Sizing OracleAS Portal : Ten-Minute Overview

Sizing : Architectural Considerations

Introduction

As with any Web portal, the server and database capacity needed to deploy a portal built using OracleAS Portal largely depends on the number of anticipated user requests for a given page. Displaying a single page to a user may require many separate transactions, from verifying whether the user has permission to view the page, to loading the images that appear on the page, to calling a style sheet that contains formatting information for the page.

The upper and lower limits of what is needed are determined by how users are expected to use the portal. At a minimum, enough server capacity to satisfy the average load during a work day will be required, with response times that are acceptable to the user base. If possible, strive to satisfy the volume of page requests anticipated during peak intervals of high user activity. Hardware resources such as CPU, memory, I/O capacity, and network bandwidth are key to reducing response times. Unless installing OracleAS Portal on a server or group of servers that can handle a large number of transactions, users are probably going to experience slow response times.

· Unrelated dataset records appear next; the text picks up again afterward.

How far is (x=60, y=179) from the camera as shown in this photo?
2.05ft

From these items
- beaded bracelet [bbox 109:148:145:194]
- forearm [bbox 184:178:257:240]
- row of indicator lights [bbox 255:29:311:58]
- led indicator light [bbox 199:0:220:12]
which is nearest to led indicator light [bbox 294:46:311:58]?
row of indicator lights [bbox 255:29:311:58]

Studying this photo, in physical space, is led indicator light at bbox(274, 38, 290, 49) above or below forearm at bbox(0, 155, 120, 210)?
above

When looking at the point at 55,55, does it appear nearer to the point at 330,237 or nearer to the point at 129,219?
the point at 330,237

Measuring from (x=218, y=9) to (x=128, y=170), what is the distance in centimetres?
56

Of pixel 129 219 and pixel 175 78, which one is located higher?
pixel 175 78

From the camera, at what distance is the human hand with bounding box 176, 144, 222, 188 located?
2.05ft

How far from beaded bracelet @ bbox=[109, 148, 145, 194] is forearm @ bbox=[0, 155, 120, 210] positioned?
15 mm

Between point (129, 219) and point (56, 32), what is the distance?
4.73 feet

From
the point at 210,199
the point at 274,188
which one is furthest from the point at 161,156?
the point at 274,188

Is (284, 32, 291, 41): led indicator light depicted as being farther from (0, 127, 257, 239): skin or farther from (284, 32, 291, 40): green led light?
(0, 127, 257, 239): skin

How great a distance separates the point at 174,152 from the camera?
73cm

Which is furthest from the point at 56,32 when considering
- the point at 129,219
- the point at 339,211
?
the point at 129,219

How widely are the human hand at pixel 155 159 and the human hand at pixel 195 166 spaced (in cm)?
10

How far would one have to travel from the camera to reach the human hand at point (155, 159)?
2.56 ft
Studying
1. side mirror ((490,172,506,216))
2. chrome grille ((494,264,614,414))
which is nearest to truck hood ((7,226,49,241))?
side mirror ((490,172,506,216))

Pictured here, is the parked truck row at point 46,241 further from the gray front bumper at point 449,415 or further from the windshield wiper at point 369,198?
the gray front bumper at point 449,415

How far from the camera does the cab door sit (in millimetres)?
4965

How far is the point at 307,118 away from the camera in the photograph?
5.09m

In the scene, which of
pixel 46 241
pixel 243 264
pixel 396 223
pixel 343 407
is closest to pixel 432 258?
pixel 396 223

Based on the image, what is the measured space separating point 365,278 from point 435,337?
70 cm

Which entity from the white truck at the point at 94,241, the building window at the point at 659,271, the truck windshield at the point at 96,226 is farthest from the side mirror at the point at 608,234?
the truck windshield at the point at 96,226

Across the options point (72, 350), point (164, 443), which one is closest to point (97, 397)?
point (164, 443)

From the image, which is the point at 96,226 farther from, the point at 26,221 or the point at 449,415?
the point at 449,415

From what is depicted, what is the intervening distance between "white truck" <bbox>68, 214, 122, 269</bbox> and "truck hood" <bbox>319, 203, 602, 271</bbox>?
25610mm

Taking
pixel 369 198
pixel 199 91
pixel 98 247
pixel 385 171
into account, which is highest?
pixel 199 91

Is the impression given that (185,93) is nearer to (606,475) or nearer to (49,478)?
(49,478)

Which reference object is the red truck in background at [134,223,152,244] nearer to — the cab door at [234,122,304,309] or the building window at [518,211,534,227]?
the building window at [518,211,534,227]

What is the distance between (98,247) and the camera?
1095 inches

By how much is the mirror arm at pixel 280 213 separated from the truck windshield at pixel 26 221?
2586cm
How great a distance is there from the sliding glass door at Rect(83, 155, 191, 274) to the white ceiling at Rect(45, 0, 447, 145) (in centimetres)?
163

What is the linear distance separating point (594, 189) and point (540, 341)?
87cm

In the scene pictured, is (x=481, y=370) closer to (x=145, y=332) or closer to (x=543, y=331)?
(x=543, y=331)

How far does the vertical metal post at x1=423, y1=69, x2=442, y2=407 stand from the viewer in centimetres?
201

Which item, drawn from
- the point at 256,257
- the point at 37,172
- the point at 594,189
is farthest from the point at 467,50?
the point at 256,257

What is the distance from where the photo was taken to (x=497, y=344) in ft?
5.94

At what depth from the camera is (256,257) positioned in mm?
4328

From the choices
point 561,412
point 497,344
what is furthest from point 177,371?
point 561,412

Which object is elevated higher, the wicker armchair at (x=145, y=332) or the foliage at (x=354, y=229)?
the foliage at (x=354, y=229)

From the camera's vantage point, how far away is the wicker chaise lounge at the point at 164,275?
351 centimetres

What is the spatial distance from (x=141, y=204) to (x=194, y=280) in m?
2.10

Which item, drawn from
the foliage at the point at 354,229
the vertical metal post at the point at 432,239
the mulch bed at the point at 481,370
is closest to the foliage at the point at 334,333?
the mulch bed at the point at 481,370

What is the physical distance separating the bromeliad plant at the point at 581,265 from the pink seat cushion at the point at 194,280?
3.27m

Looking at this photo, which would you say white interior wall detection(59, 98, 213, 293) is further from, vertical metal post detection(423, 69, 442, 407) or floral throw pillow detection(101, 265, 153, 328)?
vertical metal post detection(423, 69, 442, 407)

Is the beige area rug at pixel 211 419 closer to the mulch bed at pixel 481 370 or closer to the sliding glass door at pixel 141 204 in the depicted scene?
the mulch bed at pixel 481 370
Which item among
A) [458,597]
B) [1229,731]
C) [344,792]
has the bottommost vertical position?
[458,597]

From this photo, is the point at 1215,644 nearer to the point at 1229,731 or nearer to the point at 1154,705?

The same is true of the database. If many applications compete for the same database resources, Web portal performance may suffer. It is possible to install multiple instances of OracleAS Portal in the same database, for example, a development instance for developing new pages and portlets, and a separate instance for deploying the finished Web Portal. Consider whether the database can satisfy requests from both instances in a timely manner.

Adding more servers and database capacity will certainly improve the Web portal's performance, but unless there are unlimited funds available, balancing good performance against the costs associated with each new piece of hardware and software will become key.

The initial sections of this document offer a high level overview of performance and some of the elements of sizing that are important, the latter section offers the recommendation and further considerations.

Performance Targets

Whether designing or maintaining a system, set specific performance goals for optimization. Altering parameters without a specific goal in mind can waste tuning time for the system without a significant gain.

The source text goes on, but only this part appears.